これでも人類最高の魔術士であり、勇者の師匠でもあった。
「ああ。そっちも準備は終わったのか?」
「ぬかりはない。完璧じゃ」
「そうか。でも本当にいいのか? あの術を使えば、あんただって……」
「なに、わしは長く生きすぎた。別にこの術を使わなくとも、そのうちポックリ逝くわい」
カッカッカと老人は笑った。
「……そうか」
勇者は一瞬悲しそうな表情を浮かべたが、直ぐに消えた。
老人と会話していると、勇者の仲間が集まってきた。
熊のような体格でバトルアックスを装備した男や、神経質そうな顔で長弓を装備した男や、大剣を装備した男。
全員、勇者と幾度も死線を潜った仲間だった。
これで共に戦うのも最後になるかもしれないのに、勇者は気の利いた言葉なんて出てこなくて。
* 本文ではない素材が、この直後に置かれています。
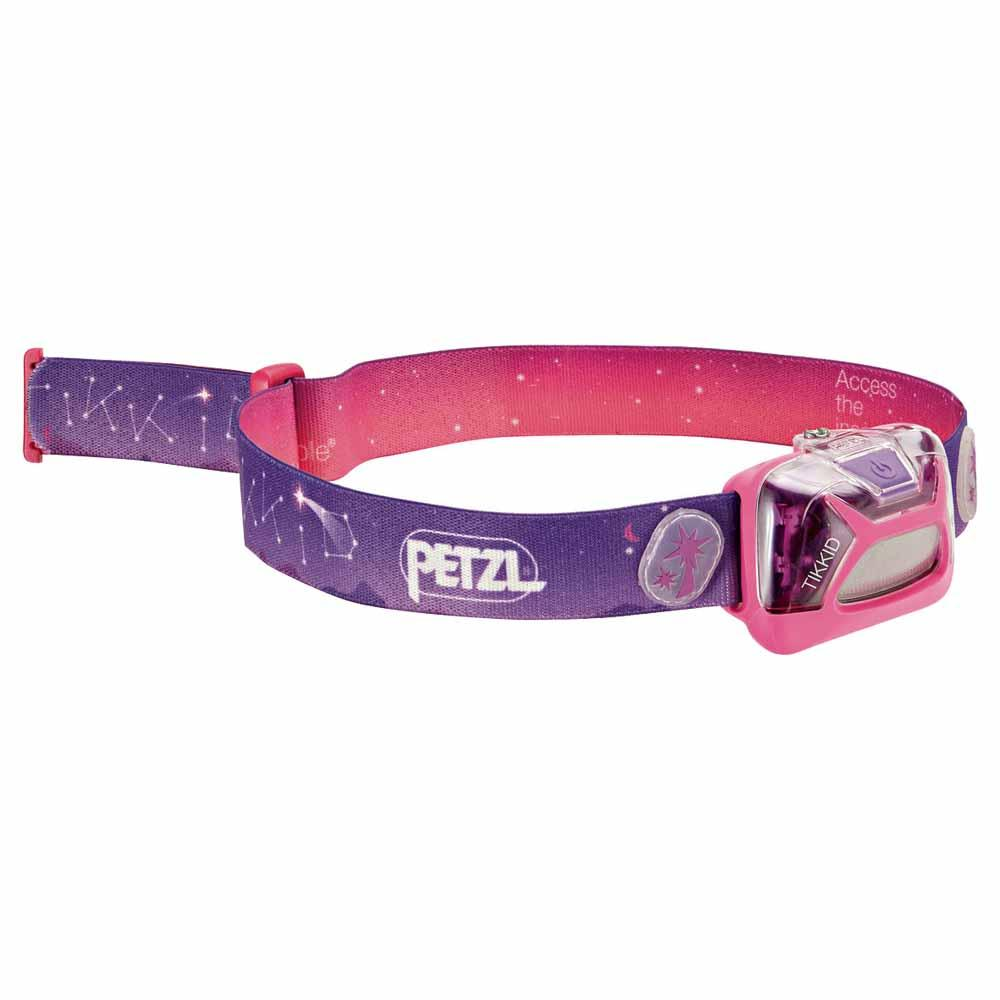 Headlamps Tikkid from Petzl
結局、いつも通りに今日もよろしくたのむとしか言えなかった。
始まりは突然だった。
魔王軍の頭上に巨大な魔力反応があらわれた。
魔王軍はそれに対しアンチマジックシールドを頭上に展開する。
しかし、それは意味をなさなかった。
魔王軍の頭上から一条の閃光が降り注いだ。
そしてその一条の閃光は魔王軍のアンチマジックシールドをことごく破り、光が収まった時には、半径一キロの範囲が消し飛んでいた。魔王の回りを除いて。
「やっぱりこれじゃ死んでくれないか」
禁呪を使っても倒せなかった魔王をみて、勇者は表情を厳しくした。
勇者は禁呪を使用した老人の元に向かう。
老人は既に息絶えていた。
勇者は老人の脇に膝をつき、少しの間黙祷捧げる。
勇者は愛馬にまたがった。仲間もそれに続く。
勇者は馬を走らせながら叫んだ。
「全軍、俺につづけえええ」
勇者を先頭として、魔王軍に突っ込んだ。
禁呪でかなりの数を消し去ったはずだが、数はむしろ増えているかのような錯覚を受ける。
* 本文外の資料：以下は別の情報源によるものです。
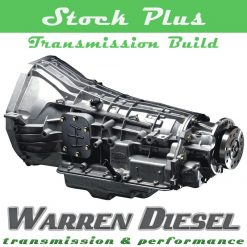 Stock Plus Transmission Build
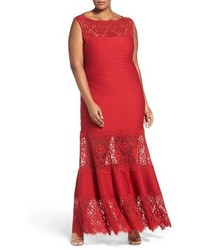 Plus size illusion lace pintuck jersey gown medium 1249713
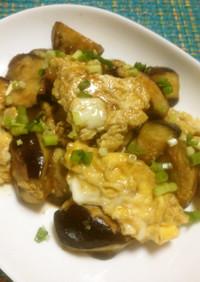 カロリー控えめ✿なすと卵の甘辛炒め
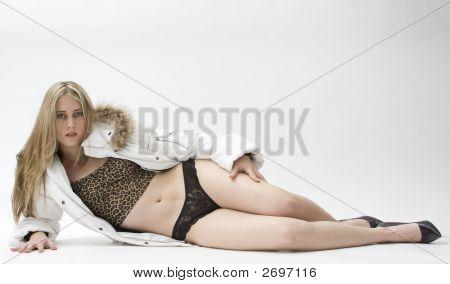 Lingerie Fashion Model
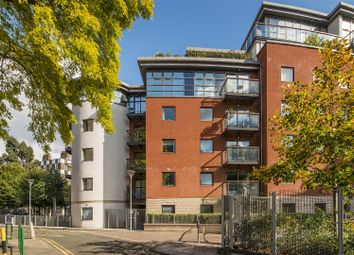 Thumbnail 1 bedroom flat to rent in Horsley Court, Montaigne Close, Westminster, London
勇者とその仲間たちは、魔王を目指し一直線に進んでいく。
だが、魔王軍の物量を前になかなか前に進めない。
このままではじり貧だ。
そう思った仲間の一人が動いた。
バトルアクッスを思いっきり降りおろす。その衝撃波により、前に立ちはだかる魔王軍が吹き飛ぶ。
「勇者ぁ! 先にいけえ!」
「すまない。ここは任せた」
勇者は短く答えると、先に進んだ。
あっという間に魔王軍に遮られバトルアックスの仲間は見えなくなった。
がむしゃらに前へ、前へ、前へ。
近づいてくる魔族をただひたすらに切る。時には死体すらも利用して進んでいく。
ついに勇者は魔王の目前まで近づいた。
しかし、魔王の近衛兵があらわれる。
「ここは俺様に任せろ!」
そう言って大剣の男が前にでた。
「まかせたっ!」
そういって脇を通りすぎる。
大剣の男はうまく勇者の方へいかないように牽制する。
一瞬の隙を突いて勇者は突破する。
そして勇者は魔王の元にたどり着いた。
「よく俺のもとにたどり着いたな。誉めてやろう」
「そいつはどーも」
勇者は軽口で返すが、ここにたどり着いた時点で満身創痍だった。
鎧にはところどころにあなが空き、血がながれでている。
「さっそくで悪いが――死んでくれ」
勇者が疾走する。
その速度はとても怪我をしているようには見えない。
そのまま剣を降り下ろすがなんなく魔王の剣によって受け止められる。
勇者は気にせず横薙ぎに剣を振るう。
だが魔王は最小限の動きでこれを避ける。
振り下ろし、薙ぎ、払い。フェイントを時折挟みながら戦うが、全て避け、受け止められる。
勇者が少し疲れで剣先が鈍った瞬間、魔王が攻勢に出る。
魔王の猛攻に対し、勇者は受け流し、払い、避ける。
なんとか防ぐが、一瞬疲れによって勇者の足がもつれた。
その隙を魔王は見逃さなかった。
魔王の剣が閃く。
それと同時に、勇者の左腕が斬り飛ばされた。
ガクッと勇者が膝をつく。
そこに魔王は悠然と歩みより語りかけた。
「どうだ勇者。もう結果は分かっただろう? 私の仲間にならないか。お前を失うのは惜しい」
「この期に及んでそれか。何度言っても無駄だ。断る」
「なぜだ? 何が欲しい。望むなら、なんでも与えよう」
魔王は力の無いものは嫌いだった。だから弱くて何かと気にくわない人間を滅ぼすことにした。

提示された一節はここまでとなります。